Just like Millennium, you have to research and produce your own equipment. Some inventions
pave the way for other more advanced ones _ so you've got to research and produce everything on the list.
Anyway, you build your first Orbital Factory and install it in earth's orbit. You're mining
minerals and shuttling them up to orbit so you can produce transport ships and other exciting devices. After colonising a couple of moons,
you soon come into contact with the Methanoids.
The methanoids demand that you put back their leader Now this is the bastard. In Millennium 2.2
you diligently colonised every planet or moon that was able to support life (well I did at least) and I'm sure you were nice enough to provide
them with a Solagen MkX power unit and all the other comforts of modern living, regardless of the fact that they had mutated into strange
lifeforms upon landing on the surface. How do they repay you? They f***ing slaughter you in the sequel. At first they act all nice and
offer to trade --- although they do throw you out of their docking port because "they need the space". Truth is they don't want you to
see the big army they're throwing together to wipe you off the face of the solar system.
If I hadn't supplied them with that Solagen where would they be now?
Back to the plot. You have to lose a couple of battles so that you can reconquer the orbital
factory and discover some strange new devices (MTX: no man should be without one). After that you have to put your forces together and start
attacking the Methanoids fiercely until you can drive them out of the Solar System for Good (about 4 minutes).

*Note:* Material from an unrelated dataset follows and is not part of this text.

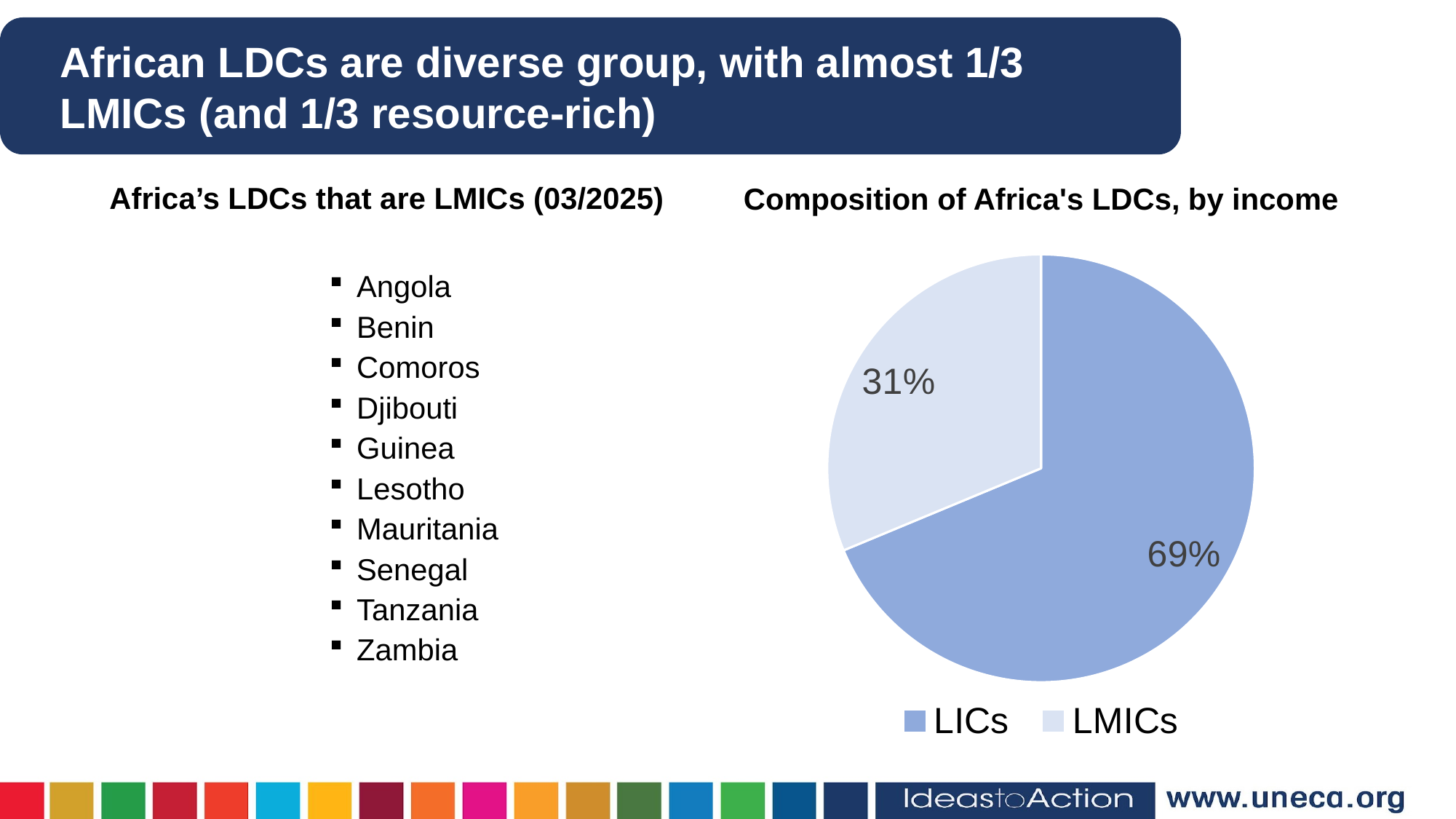
What share of Africa's LDCs are LICs according to the pie chart? 69% What is the title of the chart? Composition of Africa's LDCs, by income Which category has the largest slice in the pie chart? LICs Which is larger in the pie chart, LICs or LMICs? LICs What kind of chart is shown on the slide? pie chart What share of Africa's LDCs are LMICs according to the pie chart? 31% Which legend entry is shown in the lighter blue colour? LMICs What is the difference in percentage points between the LICs and LMICs slices? 38 How many slices does the pie chart have? 2 How many entries does the legend of the pie chart list? 2 Which category has the smallest slice in the pie chart? LMICs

After the brief graphical sequence to commemorate the invention of a faster than light drive,
you can send some troops to the next solar system down the line (Proxima) conquering that and then moving along etc etc till you've got the
whole galaxy. I won't give the rest away - especially since I only got as far as Proxima myself.
Let's face it. Millennium was easy - you just couldn't lose. Deuteros wasn't. In your
first couple of games, the Methanoids will kill you. After that, you get used to it and learn their tactics _ and if you must lose a planet,
you remember to MTX out that precious Silver and Palladium before the Meths can get their grubby paws on it. And, by the way, whenever they
take a planet they ALWAYS remember to replace your efficient set of eight mining rigs with a couple of run-down ones. Bastards.
I spent months playing this game. It was truly worth paying for twice (which I did). I
recently installed STeem and experienced the addiction all over again. I'm not sure whether it's legal or not, but you can find Deuteros
in a hacker's archive (PP100) and it'll work beautifully on STeem - you can even save and load games.
So what happened to
Ian Bird?
There's almost no trace of him on the Internet. In fact there's little trace of any of the
old greats on the Internet.
Paul Woakes is only mentioned briefly somewhere. (Mercenary, Damocles)
I saw a mention of Ron J. Fortier somewhere. (Bruce Lee, Conan) But is it the same guy?
Thankfully, Jeff Minter is still very much around. His web page is updated regularly.
He still lives more or less the same lifestyle, still writes pixellated games and doesn't show any signs of moving into
a different line of business. (Ever)
Where did the rest of the Atarians and Misc. Games Programmers end up? Did they grow up
and move into writing Lotus Notes script?